═════ Record excerpts ═════

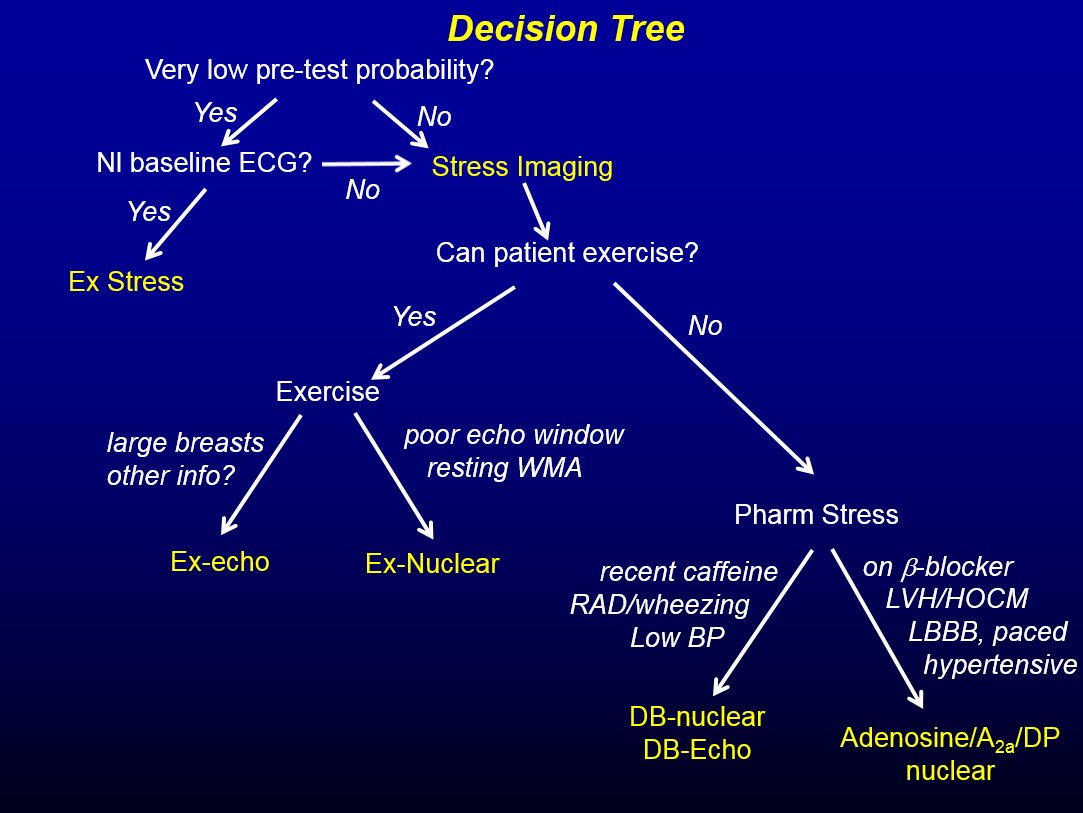 Decision Tree

Very low pre-test probability?

Yes

No

Nl baseline ECG?

No

Stress Imaging

Yes

Ex Stress

Can patient exercise?

Yes

No

Exercise

large breasts
other info?

poor echo window
resting WMA

Ex-echo

Ex-Nuclear

Pharm Stress

recent caffeine
RAD/wheezing
Low BP

on $\beta$-blocker
LVH/HOCM
LBBB, paced
hypertensive

DB-nuclear
DB-Echo

Adenosine/$A_{2a}$/DP
nuclear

═════

**What is needed:** Word for word, reproduce the listing above; no image should be carried over.

**Solution for this problem:**
 Decision Tree

Very low pre-test probability?

Yes

No

Nl baseline ECG?

No

Stress Imaging

Yes

Ex Stress

Can patient exercise?

Yes

No

Exercise

large breasts
other info?

poor echo window
resting WMA

Ex-echo

Ex-Nuclear

Pharm Stress

recent caffeine
RAD/wheezing
Low BP

on $\beta$-blocker
LVH/HOCM
LBBB, paced
hypertensive

DB-nuclear
DB-Echo

Adenosine/$A_{2a}$/DP
nuclear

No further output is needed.